Some pre-holiday HMDA fun from the Bureau . . . or the CFPB . . . forget it.

Last week, it was reported that recently confirmed Director Kraninger was going to halt efforts to rebrand the CFPB into the Bureau of Consumer Financial Protection (Bureau) except for official reports, legal filings and other items specific to the office of the Director of the Bureau. In other news, the Bureau issued final policy guidance related to the disclosure of loan-level HMDA data. So at least we received a little clarity before the holidays.

Section 1003.5(c) of Regulation C currently requires that a credit union make available a written notice advising that the credit union’s loan/application register, as modified by the Bureau to address privacy concerns, may be obtained from the Bureau’s website. The 2015 HMDA Rule set forth the balancing test that the Bureau intended to use “to determine whether and how HMDA data should be modified prior to its disclosure to the public in order to protect applicant and borrower privacy while also fulfilling HMDA’s public disclosure purposes.”  See, 80 Fed. Reg. 66127, 66133. The final rule clarified that borrower privacy interests arise if the disclosure of unmodified HMDA loan-level data “would either substantially facilitate the identification of an applicant or borrower or disclose information about an applicant or borrower that is not otherwise public and that may be harmful or sensitive.” See, 80 Fed. Reg. 66127, 66134.

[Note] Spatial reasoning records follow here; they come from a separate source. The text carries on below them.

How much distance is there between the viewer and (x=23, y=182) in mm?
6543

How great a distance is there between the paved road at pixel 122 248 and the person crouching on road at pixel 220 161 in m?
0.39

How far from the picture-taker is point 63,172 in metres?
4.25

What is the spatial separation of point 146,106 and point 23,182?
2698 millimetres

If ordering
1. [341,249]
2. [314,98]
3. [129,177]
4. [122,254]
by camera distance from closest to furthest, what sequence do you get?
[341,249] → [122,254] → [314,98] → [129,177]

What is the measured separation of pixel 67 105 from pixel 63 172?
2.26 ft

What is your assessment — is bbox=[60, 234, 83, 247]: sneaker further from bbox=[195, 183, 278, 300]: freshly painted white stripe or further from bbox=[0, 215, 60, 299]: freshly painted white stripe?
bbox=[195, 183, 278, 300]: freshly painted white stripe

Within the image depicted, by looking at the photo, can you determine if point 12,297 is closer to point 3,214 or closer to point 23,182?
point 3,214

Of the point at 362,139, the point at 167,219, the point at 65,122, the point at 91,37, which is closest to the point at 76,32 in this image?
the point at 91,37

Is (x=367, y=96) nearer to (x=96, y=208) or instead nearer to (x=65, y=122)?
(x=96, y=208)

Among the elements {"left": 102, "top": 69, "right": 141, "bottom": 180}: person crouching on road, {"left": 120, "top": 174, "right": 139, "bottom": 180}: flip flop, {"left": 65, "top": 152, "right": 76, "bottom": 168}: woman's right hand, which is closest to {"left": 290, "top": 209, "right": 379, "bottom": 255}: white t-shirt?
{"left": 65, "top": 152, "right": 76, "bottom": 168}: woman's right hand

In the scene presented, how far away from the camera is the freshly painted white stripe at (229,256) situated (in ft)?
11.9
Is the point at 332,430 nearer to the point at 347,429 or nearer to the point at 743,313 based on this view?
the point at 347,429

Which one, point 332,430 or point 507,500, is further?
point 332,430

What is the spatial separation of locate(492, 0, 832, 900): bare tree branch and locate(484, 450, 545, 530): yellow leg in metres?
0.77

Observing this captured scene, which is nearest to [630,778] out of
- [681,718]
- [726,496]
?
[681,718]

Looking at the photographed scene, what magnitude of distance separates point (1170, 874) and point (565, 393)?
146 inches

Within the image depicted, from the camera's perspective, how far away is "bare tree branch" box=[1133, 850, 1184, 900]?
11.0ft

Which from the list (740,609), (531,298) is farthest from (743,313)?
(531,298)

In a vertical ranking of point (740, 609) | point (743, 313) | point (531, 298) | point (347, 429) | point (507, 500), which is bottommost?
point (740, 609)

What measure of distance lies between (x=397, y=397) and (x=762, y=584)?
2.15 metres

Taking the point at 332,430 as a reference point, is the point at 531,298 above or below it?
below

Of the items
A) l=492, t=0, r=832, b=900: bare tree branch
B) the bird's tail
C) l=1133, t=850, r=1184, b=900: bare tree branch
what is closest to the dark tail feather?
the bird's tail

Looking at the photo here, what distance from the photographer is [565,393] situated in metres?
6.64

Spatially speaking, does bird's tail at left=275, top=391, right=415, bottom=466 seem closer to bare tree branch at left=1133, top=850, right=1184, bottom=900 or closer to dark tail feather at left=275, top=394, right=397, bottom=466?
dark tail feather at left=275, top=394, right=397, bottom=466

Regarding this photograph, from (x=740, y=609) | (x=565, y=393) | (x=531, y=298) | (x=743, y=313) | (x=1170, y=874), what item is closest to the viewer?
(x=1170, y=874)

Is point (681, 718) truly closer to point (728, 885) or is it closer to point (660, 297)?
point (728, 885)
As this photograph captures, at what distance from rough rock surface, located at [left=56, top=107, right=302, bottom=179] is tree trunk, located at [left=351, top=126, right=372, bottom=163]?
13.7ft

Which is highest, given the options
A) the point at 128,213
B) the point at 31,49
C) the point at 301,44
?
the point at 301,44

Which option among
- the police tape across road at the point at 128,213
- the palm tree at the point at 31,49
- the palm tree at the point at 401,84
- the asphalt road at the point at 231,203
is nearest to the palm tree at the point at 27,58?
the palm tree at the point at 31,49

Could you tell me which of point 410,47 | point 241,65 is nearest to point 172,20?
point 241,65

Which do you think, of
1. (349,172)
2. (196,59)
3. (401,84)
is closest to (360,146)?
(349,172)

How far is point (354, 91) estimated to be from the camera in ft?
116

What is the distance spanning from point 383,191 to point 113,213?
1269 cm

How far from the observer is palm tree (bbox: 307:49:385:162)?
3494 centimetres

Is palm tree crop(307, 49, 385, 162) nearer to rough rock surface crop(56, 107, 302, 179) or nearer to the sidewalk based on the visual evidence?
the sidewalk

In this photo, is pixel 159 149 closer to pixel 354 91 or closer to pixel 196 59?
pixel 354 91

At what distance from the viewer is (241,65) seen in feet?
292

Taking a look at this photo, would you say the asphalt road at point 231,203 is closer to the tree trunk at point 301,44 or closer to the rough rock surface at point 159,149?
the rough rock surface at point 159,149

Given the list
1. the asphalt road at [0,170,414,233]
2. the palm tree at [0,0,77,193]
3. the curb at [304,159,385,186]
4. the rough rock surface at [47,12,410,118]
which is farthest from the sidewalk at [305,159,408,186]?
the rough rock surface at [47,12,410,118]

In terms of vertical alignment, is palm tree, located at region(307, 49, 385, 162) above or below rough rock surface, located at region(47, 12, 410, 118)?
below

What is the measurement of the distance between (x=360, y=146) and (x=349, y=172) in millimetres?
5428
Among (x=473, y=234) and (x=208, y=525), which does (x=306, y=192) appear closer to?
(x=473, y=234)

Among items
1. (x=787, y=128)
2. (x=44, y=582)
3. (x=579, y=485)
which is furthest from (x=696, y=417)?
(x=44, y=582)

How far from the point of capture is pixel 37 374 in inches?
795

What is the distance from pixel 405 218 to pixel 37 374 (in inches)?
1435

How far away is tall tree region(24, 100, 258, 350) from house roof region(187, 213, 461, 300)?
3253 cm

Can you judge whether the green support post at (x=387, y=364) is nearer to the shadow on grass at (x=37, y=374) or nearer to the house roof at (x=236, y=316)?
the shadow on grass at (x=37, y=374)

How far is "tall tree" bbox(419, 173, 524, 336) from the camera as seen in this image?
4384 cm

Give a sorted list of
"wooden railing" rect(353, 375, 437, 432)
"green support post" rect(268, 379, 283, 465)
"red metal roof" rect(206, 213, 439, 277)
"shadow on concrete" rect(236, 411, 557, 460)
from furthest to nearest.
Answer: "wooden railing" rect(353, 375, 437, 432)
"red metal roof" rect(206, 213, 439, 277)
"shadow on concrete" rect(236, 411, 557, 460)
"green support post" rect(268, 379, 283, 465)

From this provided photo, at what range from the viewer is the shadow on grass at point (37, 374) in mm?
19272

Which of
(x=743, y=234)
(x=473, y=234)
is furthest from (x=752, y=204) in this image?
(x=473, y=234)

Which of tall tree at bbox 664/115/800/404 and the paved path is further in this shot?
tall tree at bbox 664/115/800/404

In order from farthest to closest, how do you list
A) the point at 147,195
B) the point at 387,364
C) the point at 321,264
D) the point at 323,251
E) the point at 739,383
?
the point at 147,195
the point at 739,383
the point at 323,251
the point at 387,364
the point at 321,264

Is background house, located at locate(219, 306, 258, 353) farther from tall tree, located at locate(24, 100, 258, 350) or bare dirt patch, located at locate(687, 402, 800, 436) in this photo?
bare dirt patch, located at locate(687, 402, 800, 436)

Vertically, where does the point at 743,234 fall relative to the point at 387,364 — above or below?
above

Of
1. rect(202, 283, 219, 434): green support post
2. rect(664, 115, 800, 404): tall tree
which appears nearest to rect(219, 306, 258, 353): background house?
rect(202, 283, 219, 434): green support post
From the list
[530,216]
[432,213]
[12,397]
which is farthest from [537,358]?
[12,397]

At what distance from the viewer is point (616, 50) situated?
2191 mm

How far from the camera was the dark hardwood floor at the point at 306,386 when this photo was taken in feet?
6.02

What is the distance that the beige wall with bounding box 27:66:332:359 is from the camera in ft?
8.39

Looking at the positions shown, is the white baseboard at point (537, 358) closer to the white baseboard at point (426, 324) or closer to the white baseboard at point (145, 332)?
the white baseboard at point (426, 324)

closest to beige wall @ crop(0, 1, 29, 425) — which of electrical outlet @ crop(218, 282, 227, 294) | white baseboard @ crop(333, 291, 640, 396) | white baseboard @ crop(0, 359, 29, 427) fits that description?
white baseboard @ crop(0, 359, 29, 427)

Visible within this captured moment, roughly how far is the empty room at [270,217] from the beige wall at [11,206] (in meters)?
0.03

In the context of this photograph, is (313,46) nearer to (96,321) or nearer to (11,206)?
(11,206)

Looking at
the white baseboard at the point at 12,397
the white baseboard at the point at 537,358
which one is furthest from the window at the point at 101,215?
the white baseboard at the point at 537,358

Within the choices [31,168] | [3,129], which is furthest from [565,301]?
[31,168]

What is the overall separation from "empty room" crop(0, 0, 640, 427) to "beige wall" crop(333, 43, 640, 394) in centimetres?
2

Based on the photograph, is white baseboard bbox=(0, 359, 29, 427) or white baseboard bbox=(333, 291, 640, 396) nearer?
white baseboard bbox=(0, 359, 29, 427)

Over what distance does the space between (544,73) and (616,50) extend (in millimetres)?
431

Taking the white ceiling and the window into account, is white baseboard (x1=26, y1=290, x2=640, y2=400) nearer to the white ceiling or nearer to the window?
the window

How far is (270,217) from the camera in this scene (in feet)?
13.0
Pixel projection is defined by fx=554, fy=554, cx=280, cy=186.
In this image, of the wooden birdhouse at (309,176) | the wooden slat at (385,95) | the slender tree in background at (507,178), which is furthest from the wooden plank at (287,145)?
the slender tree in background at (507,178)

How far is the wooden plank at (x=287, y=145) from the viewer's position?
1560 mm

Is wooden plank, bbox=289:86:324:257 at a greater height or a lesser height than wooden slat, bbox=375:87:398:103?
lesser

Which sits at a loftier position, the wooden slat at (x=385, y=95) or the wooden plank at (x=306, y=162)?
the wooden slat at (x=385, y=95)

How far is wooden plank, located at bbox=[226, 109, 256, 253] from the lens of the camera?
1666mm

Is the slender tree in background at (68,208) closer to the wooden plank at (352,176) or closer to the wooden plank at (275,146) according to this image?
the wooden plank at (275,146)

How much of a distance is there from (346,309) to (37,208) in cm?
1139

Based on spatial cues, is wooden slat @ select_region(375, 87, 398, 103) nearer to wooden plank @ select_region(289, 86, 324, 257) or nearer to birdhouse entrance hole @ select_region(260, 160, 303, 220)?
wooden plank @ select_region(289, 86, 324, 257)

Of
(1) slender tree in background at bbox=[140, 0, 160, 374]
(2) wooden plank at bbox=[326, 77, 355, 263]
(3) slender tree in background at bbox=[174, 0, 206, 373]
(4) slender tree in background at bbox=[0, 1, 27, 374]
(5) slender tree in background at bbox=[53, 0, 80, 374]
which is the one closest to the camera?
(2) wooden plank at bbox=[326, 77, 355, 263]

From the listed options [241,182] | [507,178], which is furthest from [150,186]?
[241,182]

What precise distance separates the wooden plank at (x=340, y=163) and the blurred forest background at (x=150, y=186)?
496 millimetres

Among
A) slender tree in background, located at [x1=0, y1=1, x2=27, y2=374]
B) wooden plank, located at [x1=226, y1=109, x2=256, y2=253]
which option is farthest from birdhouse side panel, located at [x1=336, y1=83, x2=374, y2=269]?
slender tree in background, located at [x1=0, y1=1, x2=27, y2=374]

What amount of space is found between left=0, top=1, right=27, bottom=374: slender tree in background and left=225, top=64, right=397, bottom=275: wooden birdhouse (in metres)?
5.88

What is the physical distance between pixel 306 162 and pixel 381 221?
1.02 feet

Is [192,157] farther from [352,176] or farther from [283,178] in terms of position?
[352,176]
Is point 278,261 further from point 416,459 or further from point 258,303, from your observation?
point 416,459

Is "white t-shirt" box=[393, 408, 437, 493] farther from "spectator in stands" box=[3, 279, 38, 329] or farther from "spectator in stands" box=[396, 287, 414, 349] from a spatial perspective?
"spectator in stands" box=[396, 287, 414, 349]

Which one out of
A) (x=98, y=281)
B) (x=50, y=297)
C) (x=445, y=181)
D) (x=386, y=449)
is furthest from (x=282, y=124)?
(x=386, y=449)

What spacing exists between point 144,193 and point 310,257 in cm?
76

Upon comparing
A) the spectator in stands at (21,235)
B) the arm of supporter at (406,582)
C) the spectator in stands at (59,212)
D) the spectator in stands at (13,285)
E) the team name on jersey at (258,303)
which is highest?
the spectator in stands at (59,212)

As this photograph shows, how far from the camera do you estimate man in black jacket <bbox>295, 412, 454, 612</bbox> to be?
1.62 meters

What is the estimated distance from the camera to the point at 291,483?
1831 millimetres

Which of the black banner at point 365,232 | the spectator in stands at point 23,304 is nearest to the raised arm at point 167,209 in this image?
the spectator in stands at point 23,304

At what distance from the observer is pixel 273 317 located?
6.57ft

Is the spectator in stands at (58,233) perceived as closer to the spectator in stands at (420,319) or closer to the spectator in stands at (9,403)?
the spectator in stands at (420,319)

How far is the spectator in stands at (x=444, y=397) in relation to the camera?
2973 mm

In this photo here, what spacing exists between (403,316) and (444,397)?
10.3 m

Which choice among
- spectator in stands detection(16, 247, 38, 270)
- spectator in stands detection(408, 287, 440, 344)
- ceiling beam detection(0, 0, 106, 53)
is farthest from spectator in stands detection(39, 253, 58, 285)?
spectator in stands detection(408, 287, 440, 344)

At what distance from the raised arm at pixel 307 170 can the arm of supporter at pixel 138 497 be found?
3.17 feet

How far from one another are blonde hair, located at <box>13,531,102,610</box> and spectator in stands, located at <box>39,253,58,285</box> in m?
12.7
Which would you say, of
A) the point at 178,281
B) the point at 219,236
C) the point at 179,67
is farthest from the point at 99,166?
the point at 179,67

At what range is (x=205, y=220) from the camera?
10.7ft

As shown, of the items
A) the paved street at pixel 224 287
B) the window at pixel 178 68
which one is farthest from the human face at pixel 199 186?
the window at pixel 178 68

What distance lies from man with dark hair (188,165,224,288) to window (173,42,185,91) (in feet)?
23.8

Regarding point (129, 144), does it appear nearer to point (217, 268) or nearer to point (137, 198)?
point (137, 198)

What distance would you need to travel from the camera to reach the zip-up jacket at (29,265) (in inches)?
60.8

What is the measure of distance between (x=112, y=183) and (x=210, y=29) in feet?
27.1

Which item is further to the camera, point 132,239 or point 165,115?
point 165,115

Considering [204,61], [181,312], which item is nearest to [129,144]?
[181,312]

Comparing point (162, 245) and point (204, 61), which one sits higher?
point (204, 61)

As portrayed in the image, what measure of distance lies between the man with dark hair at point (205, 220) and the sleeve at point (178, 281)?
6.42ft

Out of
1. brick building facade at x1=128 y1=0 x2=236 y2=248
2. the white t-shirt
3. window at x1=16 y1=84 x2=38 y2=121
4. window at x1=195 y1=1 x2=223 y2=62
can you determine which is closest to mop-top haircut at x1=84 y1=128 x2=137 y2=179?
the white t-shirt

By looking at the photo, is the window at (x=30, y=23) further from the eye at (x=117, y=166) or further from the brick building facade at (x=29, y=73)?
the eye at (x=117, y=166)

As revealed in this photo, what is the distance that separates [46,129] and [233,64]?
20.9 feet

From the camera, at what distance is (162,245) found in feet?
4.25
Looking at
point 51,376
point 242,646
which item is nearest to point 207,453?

Using this balancing test, the Bureau determined that some data should be excluded to protect borrower privacy while other data should be modified. The final policy guidance issued last week described which loan-level HMDA data would be disclosed without modification and which loan-level HMDA data would be completely excluded.  The final policy guidance also addressed which loan-level HMDA data would be modified before being disclosed to protect against privacy concerns.